Odkąd na scenie pojawił się Frank Ocean wraz ze swoim „channel Orange”, trochę przychylniej zacząłem spoglądać na amerykańskie r'n'b. Do tej pory była to dla mnie plastikowa, robiona pod jeden szablon, muzyka. Wspomniany przeze mnie, członek Odd Future, zmienił mój pogląd na tę część sceny. Dzięki niemu poznałem bliżej, wydawnictwa The Weeknd, czy Jhene Aiko. A jednym z moich ulubionych artystów stał się Kanadyjczyk, PARTYNEXTDOOR.
Koleżkę poznałem za sprawą jego self-titled debiutu. Pierwsze wrażenie „Typ podobny do Abela, tylko troszkę inny”. To zdanie idealnie pasuje do naszego bohatera. Obydwaj korzystają z podobnych patentów muzycznych, tylko o ile Weeknd jest bardziej emo, to reprezentant OVO jest imprezowo-pościelowym typem. Ten kto poznał pierwsze „PARTYNEXTDOOR” doskonale wie o czym mówię. Jeśli nie to niech sprawdzi sobie recenzję Mateusza.
Muzyka na nowym wydawnictwie Kanadyjczyka, opiera się o podobny schemat jak w przypadku poprzedniczki. Różnego rodzaju przytłumione klawisze, jakieś gitarki akustyczne w tle, które mają zadanie dopełnić całość, odczuwalna linia basu i nowoczesne bity. Niby nic nadzwyczajnego, ale brzmi to rewelacyjne, tworząc idealną atmosferę do intymnych kontaktów z kobietą. Zresztą o tym traktuje też warstwa liryczna. Nie ma tu zaskoczeń, czy bogatych liryk. Chyba właśnie to jest jedyną wadą drugiego „PARTYNEXTDOOR”, szczególnie dla tych, którzy przy słuchaniu kładą nacisk również na to co dany artysta ma do powiedzenia. Mnie to osobiście nie przeszkadza, bo słuchając takich perełek jak „Sex on the Beach”, czy „Muse”, czuję się wspaniale. Zasługą tego, jest też zapewne głos piosenkarza, który perfekcyjnie współgra z muzyką.

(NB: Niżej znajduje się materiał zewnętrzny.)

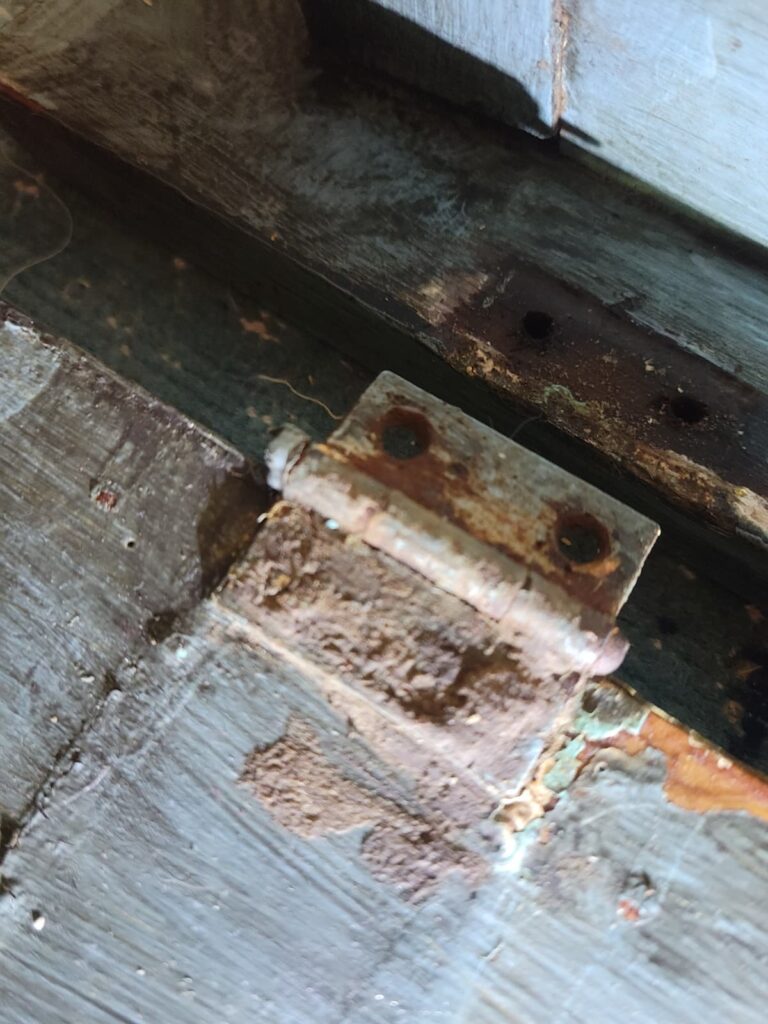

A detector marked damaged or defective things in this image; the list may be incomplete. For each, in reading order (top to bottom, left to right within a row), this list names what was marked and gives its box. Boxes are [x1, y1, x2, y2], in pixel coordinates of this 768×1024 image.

rusty hinge [219, 374, 659, 897]
rusty hinge [268, 372, 659, 684]
corroded metal surface [270, 374, 663, 679]
orange rust streak [589, 712, 768, 823]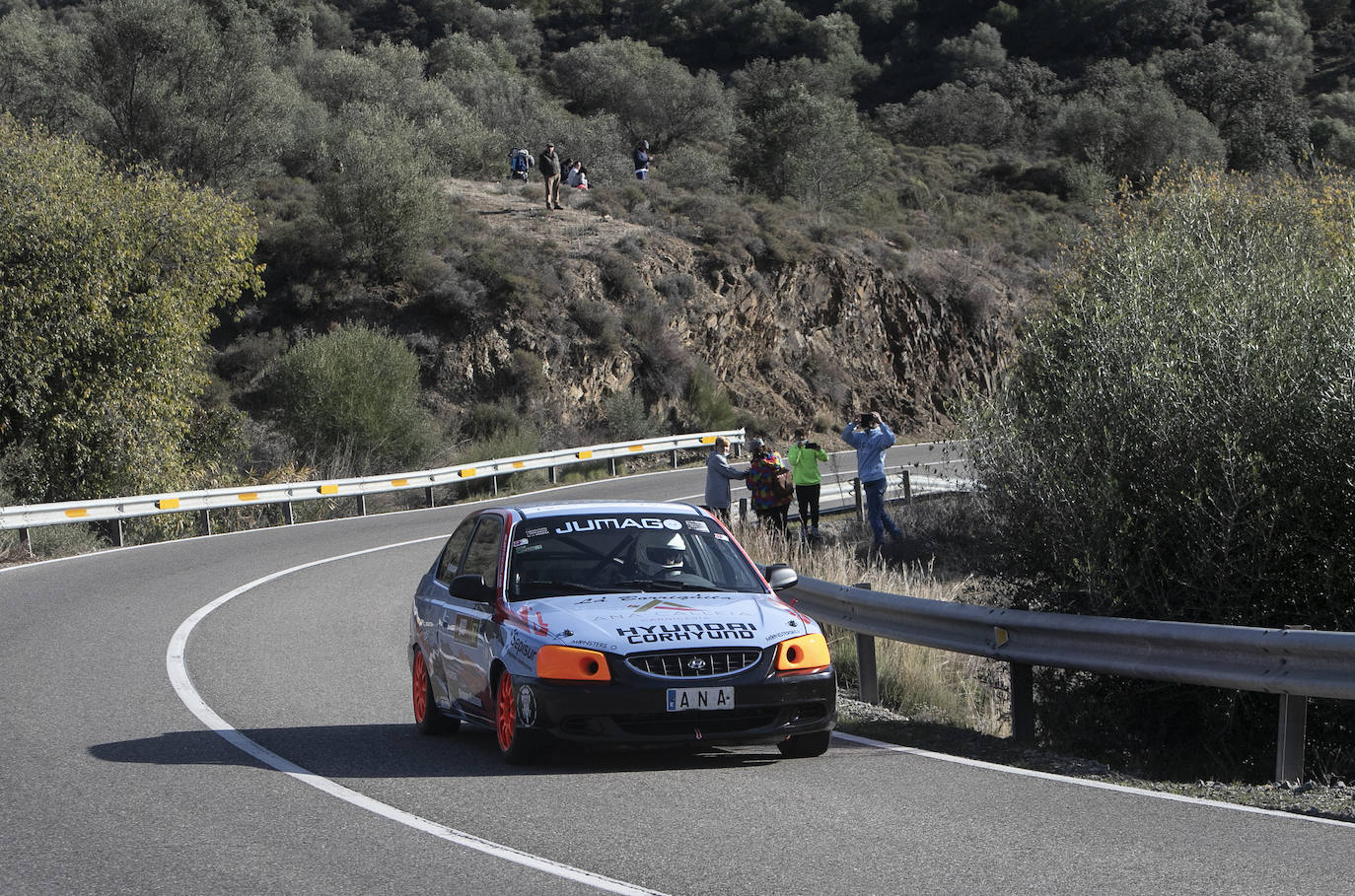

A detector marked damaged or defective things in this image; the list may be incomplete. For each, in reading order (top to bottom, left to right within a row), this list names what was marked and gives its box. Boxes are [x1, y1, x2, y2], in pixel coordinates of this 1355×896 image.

rusty guardrail section [785, 576, 1355, 779]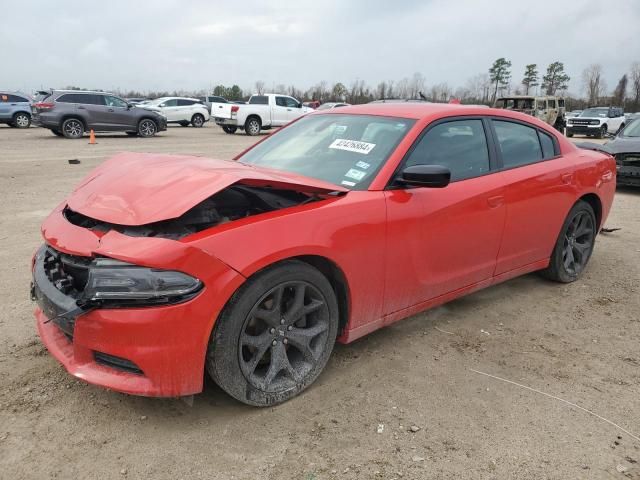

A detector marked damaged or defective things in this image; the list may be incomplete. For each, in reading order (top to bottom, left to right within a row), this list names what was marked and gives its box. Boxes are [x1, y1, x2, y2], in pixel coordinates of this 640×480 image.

broken headlight area [62, 184, 318, 240]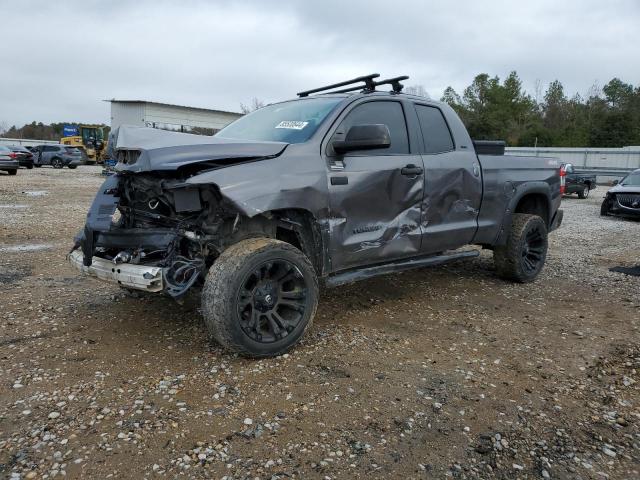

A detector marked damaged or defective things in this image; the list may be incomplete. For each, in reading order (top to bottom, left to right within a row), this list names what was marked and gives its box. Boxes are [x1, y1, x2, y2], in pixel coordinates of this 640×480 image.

detached front bumper [69, 249, 165, 294]
damaged front end [72, 172, 232, 296]
crumpled hood [110, 125, 288, 172]
dented rear door [324, 99, 424, 272]
dented rear door [412, 103, 482, 253]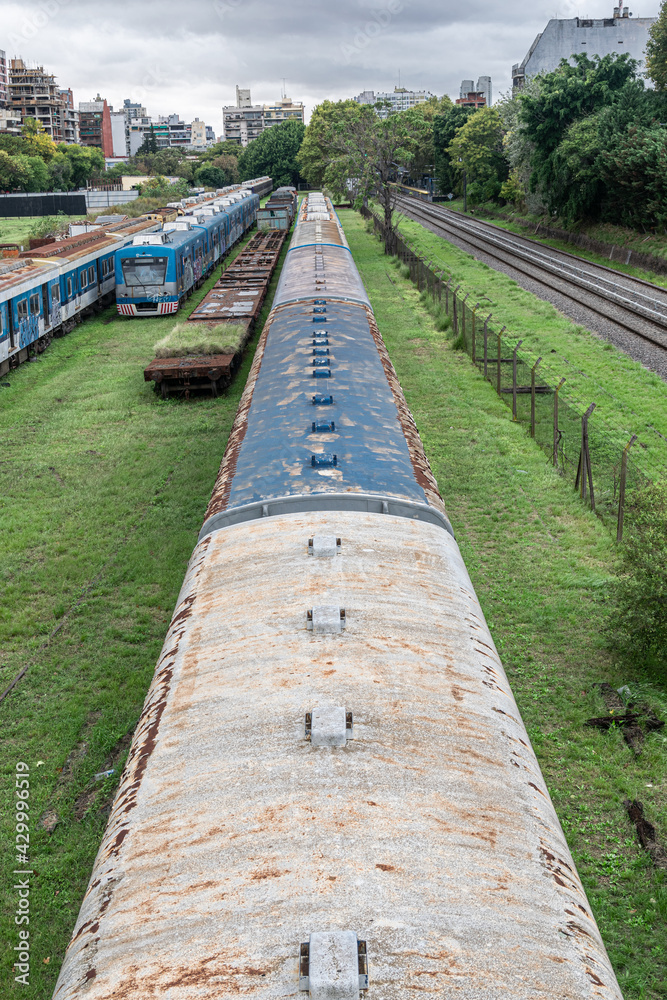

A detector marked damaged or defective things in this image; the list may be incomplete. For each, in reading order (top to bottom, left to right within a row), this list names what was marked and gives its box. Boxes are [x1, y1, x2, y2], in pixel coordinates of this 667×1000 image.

rusty train roof [52, 516, 628, 1000]
rusted metal panel [53, 516, 628, 1000]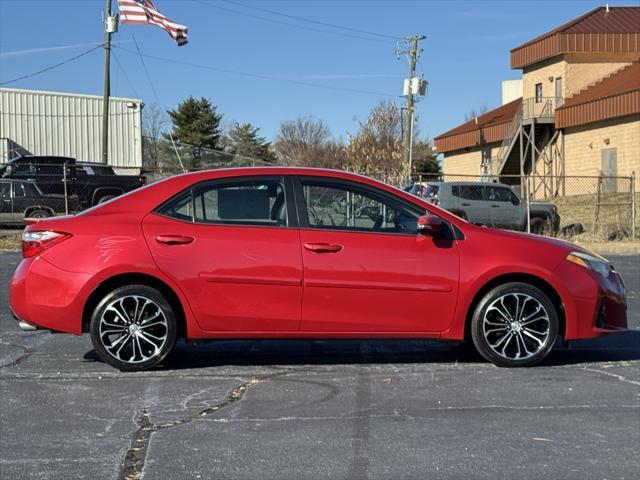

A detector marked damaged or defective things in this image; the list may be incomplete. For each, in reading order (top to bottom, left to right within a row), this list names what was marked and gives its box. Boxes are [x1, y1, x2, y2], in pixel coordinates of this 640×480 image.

parking lot crack [117, 372, 290, 480]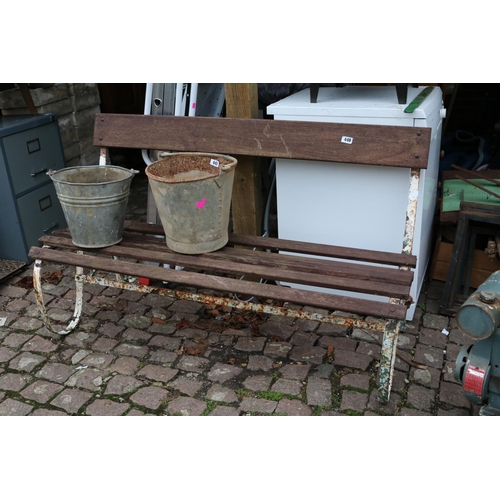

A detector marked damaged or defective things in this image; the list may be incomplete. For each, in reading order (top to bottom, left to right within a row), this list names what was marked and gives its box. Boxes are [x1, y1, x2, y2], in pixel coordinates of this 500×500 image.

Jeśli lubicie nowoczesne r'n'b, lubicie posłuchać trochę pościelowych klimatów, trochę kojarzących się z wczesnym Timbalandem, to polecam. Mnie „PARTYNEXTDOOR TWO” przekonuje w zupełności. Stawiam pełną 4, ponieważ nie jest to wydawnictwo "zmieniające życie". Tak czy inaczej warto je sprawdzić, ze względu na wysoką jakość brzmienia. Obiecuję, będziecie się dobrze bawić.